Exercise details:
Return every record verbatim.

Supplied entries:
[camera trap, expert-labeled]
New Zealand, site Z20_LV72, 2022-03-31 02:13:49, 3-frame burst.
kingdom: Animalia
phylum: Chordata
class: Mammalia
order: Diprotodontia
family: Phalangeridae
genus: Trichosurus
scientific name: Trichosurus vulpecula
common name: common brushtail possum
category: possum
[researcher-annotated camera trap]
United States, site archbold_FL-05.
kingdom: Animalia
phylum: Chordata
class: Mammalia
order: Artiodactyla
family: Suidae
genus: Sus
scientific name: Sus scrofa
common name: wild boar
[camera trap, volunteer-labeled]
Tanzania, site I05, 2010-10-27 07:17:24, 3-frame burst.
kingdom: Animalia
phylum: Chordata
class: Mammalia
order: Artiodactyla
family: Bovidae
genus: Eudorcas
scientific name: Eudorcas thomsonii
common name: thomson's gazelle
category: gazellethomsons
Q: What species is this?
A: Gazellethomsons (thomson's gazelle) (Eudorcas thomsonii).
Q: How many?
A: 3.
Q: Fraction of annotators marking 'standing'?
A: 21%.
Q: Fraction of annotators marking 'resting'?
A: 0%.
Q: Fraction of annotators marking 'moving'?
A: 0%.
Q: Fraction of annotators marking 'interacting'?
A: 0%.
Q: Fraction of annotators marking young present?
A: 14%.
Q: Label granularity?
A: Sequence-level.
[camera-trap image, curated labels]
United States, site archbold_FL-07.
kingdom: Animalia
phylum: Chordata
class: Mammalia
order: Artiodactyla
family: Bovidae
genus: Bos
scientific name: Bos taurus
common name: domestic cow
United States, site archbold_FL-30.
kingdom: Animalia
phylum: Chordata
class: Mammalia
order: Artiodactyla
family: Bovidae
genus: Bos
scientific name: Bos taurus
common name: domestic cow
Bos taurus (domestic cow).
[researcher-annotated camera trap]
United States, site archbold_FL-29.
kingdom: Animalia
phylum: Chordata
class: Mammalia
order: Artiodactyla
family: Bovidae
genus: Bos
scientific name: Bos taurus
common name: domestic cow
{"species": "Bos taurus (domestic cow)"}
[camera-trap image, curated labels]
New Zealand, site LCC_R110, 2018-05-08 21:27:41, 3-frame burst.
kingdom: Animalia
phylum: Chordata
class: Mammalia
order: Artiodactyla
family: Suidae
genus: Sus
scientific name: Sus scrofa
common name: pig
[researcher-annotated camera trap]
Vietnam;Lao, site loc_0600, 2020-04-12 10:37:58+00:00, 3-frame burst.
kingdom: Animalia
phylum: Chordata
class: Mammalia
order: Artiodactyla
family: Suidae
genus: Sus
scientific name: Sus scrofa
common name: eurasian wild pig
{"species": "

Reply to the task:
[camera trap, expert-labeled]
New Zealand, site Z20_LV72, 2022-03-31 02:13:49, 3-frame burst.
kingdom: Animalia
phylum: Chordata
class: Mammalia
order: Diprotodontia
family: Phalangeridae
genus: Trichosurus
scientific name: Trichosurus vulpecula
common name: common brushtail possum
category: possum
[researcher-annotated camera trap]
United States, site archbold_FL-05.
kingdom: Animalia
phylum: Chordata
class: Mammalia
order: Artiodactyla
family: Suidae
genus: Sus
scientific name: Sus scrofa
common name: wild boar
[camera trap, volunteer-labeled]
Tanzania, site I05, 2010-10-27 07:17:24, 3-frame burst.
kingdom: Animalia
phylum: Chordata
class: Mammalia
order: Artiodactyla
family: Bovidae
genus: Eudorcas
scientific name: Eudorcas thomsonii
common name: thomson's gazelle
category: gazellethomsons
Q: What species is this?
A: Gazellethomsons (thomson's gazelle) (Eudorcas thomsonii).
Q: How many?
A: 3.
Q: Fraction of annotators marking 'standing'?
A: 21%.
Q: Fraction of annotators marking 'resting'?
A: 0%.
Q: Fraction of annotators marking 'moving'?
A: 0%.
Q: Fraction of annotators marking 'interacting'?
A: 0%.
Q: Fraction of annotators marking young present?
A: 14%.
Q: Label granularity?
A: Sequence-level.
[camera-trap image, curated labels]
United States, site archbold_FL-07.
kingdom: Animalia
phylum: Chordata
class: Mammalia
order: Artiodactyla
family: Bovidae
genus: Bos
scientific name: Bos taurus
common name: domestic cow
United States, site archbold_FL-30.
kingdom: Animalia
phylum: Chordata
class: Mammalia
order: Artiodactyla
family: Bovidae
genus: Bos
scientific name: Bos taurus
common name: domestic cow
Bos taurus (domestic cow).
[researcher-annotated camera trap]
United States, site archbold_FL-29.
kingdom: Animalia
phylum: Chordata
class: Mammalia
order: Artiodactyla
family: Bovidae
genus: Bos
scientific name: Bos taurus
common name: domestic cow
{"species": "Bos taurus (domestic cow)"}
[camera-trap image, curated labels]
New Zealand, site LCC_R110, 2018-05-08 21:27:41, 3-frame burst.
kingdom: Animalia
phylum: Chordata
class: Mammalia
order: Artiodactyla
family: Suidae
genus: Sus
scientific name: Sus scrofa
common name: pig
[researcher-annotated camera trap]
Vietnam;Lao, site loc_0600, 2020-04-12 10:37:58+00:00, 3-frame burst.
kingdom: Animalia
phylum: Chordata
class: Mammalia
order: Artiodactyla
family: Suidae
genus: Sus
scientific name: Sus scrofa
common name: eurasian wild pig
{"species": "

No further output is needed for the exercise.